Marcon employs countertenors in parts originally for high castratos. David
Hansen’s upper passagework is precise and brilliant, albeit with occasional
hints of shrillness. There is some unsteadiness from Kangmin Justin Kim at the
start of Orfeo’s lament for Euridice, but on the whole his stratospheric singing
is astonishingly sweet and sensitive. Robin Johannsen’s limpid phrasing and
judicious embellishments are spot-on in Clio’s bittersweet ‘Nel spiegar sua voce
al canto’ (a description of how Orpheus’s singing silences the wind and birds –
represented by doleful recorders).

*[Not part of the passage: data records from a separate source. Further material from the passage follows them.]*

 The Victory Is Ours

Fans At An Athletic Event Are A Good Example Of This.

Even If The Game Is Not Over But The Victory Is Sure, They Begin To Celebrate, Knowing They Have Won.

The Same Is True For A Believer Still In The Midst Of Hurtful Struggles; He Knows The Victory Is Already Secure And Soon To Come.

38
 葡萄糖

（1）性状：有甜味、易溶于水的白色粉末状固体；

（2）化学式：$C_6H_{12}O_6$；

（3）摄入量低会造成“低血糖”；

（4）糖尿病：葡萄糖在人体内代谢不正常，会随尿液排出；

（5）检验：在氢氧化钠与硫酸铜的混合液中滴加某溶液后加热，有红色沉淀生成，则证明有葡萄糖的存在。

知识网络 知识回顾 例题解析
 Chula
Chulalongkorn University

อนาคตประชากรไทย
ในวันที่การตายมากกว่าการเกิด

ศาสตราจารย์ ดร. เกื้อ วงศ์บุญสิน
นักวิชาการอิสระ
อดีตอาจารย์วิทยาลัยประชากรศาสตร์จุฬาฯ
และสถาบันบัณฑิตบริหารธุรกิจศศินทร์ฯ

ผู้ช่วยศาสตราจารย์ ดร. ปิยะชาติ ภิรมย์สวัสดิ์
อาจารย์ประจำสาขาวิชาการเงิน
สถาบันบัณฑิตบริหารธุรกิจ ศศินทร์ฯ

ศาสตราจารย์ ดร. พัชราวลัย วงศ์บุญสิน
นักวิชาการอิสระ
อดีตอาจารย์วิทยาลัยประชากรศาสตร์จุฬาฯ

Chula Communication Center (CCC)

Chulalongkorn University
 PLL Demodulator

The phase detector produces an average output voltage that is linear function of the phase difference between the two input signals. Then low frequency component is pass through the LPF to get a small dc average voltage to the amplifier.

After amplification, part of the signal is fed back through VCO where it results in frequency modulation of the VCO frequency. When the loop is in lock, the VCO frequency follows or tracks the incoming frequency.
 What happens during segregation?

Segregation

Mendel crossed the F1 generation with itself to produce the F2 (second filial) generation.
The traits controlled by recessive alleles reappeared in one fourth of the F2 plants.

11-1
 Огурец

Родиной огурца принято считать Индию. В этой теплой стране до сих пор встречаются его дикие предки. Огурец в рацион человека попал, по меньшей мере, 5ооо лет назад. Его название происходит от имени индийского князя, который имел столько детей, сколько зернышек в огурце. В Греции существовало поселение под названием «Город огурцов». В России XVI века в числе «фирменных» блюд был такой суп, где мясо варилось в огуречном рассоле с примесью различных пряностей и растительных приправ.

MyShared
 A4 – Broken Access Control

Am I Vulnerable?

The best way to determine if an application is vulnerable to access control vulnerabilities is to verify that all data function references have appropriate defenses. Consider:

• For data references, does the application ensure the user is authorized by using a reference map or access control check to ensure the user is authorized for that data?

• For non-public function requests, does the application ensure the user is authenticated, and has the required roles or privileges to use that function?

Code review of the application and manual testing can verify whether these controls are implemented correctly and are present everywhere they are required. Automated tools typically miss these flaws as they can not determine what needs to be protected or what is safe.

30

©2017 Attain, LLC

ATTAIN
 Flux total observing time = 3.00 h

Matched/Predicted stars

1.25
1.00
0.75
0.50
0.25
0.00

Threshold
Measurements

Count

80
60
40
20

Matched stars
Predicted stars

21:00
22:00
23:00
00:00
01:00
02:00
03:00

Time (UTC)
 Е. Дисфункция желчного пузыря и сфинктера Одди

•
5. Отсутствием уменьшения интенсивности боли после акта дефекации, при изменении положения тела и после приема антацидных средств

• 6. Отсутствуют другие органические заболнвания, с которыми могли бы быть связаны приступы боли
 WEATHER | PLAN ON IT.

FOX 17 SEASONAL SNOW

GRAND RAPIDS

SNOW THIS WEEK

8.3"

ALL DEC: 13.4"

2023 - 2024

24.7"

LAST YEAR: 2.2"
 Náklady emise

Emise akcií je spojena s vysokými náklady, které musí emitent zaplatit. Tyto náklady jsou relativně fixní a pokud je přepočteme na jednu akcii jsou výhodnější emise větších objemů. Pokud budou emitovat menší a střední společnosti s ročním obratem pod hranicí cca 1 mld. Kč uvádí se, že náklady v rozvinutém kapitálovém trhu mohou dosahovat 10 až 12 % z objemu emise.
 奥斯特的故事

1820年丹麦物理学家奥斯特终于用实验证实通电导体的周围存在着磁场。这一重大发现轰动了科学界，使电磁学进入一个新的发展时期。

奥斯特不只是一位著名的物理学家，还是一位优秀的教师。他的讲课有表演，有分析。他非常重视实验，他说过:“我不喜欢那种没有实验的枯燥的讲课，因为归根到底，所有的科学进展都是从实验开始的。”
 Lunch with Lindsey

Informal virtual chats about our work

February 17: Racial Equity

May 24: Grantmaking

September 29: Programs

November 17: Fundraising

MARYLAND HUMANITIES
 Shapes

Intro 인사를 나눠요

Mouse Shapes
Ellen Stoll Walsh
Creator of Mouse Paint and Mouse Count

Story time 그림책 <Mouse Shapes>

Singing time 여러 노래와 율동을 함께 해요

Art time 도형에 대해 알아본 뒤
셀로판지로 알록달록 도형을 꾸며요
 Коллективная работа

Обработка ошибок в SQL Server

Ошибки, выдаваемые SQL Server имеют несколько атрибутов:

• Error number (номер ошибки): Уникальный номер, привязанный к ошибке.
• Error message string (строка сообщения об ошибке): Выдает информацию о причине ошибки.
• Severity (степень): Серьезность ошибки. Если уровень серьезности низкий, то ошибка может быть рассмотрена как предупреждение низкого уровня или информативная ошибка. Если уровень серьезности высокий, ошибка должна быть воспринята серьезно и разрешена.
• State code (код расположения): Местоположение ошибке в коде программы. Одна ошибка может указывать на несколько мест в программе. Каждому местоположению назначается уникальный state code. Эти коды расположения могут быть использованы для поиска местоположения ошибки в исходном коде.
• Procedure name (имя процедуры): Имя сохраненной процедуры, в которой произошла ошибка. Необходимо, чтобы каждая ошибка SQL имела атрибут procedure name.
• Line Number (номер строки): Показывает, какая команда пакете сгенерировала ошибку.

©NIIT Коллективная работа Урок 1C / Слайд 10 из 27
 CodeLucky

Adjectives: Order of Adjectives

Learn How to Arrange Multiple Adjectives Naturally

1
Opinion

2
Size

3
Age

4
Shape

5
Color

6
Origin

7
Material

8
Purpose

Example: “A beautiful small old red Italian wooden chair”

The sharp attack of the strings in ‘Già le
furie vedo ancor’ aptly illustrates Calliope’s description of Orpheus plagued by
the Furies, although intrusive organ continuo together with overly busy theorbos
diminish rather than increase the scene’s dramatic power. Apollo’s ‘Non tardate,
fauni ancora’ and its choral refrain is one of Handel’s loveliest pastoral
set-pieces, but bassoons are not prominent enough, and the tableau feels a bit
perfunctory rather than idyllic. Nevertheless, the routinely impressive standard
of musicianship in Marcon’s version makes it a welcome alternative to Halls – in
whose hands the moods and colours of Handel’s serenata always feel just right.